I carabinieri hanno accertato l’esistenza di falsi documenti su stati di famiglia e dichiarazioni di ospitalità con cui organizzare l’ingresso di altri stranieri sulla base di finti ricongiungimenti familiari. E l’avvocato indagato aveva un ruolo chiave secondo gli investigatori nelle pratiche per ottenere i permessi di soggiorno. Grazie alle indagini, scattate nell’aprile dello scorso anno e che si sono sviluppate anche in altre regioni, i carabinieri hanno smantellato un vero e proprio “tour operator” per il traffico di clandestini. Un uomo originario del Bangladesh ha raccontato agli inquirenti che la sorella era stata picchiata dal marito perché si rifiutava di falsificare un certificato di matrimonio e altri documenti per far arrivare in Italia due minori spacciandoli per loro figli. Gli immigrati irregolari venivano ospitati in appartamenti del Piemonte, della Liguria e della Lombardia e il gruppo si occupava dell’espatrio verso la Francia e il Nord Europa.

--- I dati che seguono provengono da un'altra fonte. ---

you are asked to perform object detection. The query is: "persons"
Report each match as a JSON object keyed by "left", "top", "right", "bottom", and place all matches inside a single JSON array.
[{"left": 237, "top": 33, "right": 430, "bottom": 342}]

“Viaggi dai mille agli 8 mila euro”

“Si parla di decine di viaggi al mese pagati tra i 400 e gli 8 mila euro“, dice il comandante del Reparto Operativo Giuliano Gerbo. Gli stranieri raggiungevano l’Italia transitando da Abu Dhabi e Malta, in un viaggio che costava tra i mille e i 2 mila euro. I prezzi salivano (fino a 8 mila euro) per chi voleva raggiungere il nord Europa. “Durante le conversazioni i clandestini vengono definiti ‘roba’“, ha spiegato il comandante provinciale dei carabinieri, Francesco Rizzo. “Stamattina abbiamo perquisito lo studio dell’avvocato e trovato centinaia di documenti di stranieri che hanno effettuato il viaggio. E’ stato trovato anche uno strumento elettronico che permette la clonazione delle carte di credito”.

Le accuse

L’accusa avanzata dalla procura è di favoreggiamento dell’immigrazione clandestina con l’aggravante della transnazionalità. L’avvocato, in particolare, dovrà rispondere di favoreggiamento per la permanenza illegale sul territorio nazionale.